Satisfecho con las indagaciones, el hombre del escritorio los invitó a seguir adelante.

—Bienvenido a América, señor Caruso —dijo—. Buena suerte.

Pasaron por un torniquete y, tras bajar unas escaleras, llegaron a la sala de equipajes. Allí les dieron una bolsa de comida y otra de fruta y les localizaron las maletas y el voluminoso baúl. No les habían robado nada. Salvatore observó cómo su padre y Giuseppe comenzaban a cargarlo en el carro. Alguien les dijo que podían hacerles llegar los bultos de forma gratuita a cualquier dirección de la ciudad, pero Concetta se sentía tan aliviada de que no se los hubieran robado que no quiso volver a perderlos de vista.

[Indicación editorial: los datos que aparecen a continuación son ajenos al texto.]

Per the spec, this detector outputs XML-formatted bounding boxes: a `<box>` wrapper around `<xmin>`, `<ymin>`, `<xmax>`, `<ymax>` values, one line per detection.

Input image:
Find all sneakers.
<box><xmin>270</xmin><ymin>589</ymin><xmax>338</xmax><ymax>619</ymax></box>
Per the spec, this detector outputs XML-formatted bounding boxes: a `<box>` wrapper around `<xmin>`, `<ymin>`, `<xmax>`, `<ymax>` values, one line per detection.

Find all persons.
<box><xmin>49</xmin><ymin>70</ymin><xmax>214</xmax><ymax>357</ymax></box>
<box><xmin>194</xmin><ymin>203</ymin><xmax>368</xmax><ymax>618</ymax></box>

Aún miraba ansiosamente por todas partes buscando al tío Luigi. Salvatore, en cambio, convencido de que no acudiría, no se molestaba en mirar.

Luego, de repente, su madre se puso a gritar.

—¡Luigi! ¡Luigi! —llamó con grandes gestos—. Estamos aquí. Por aquí.

Y efectivamente, en el otro extremo de la sala, Salvatore vio a su tío que acudía, muy sonriente, hacia ellos.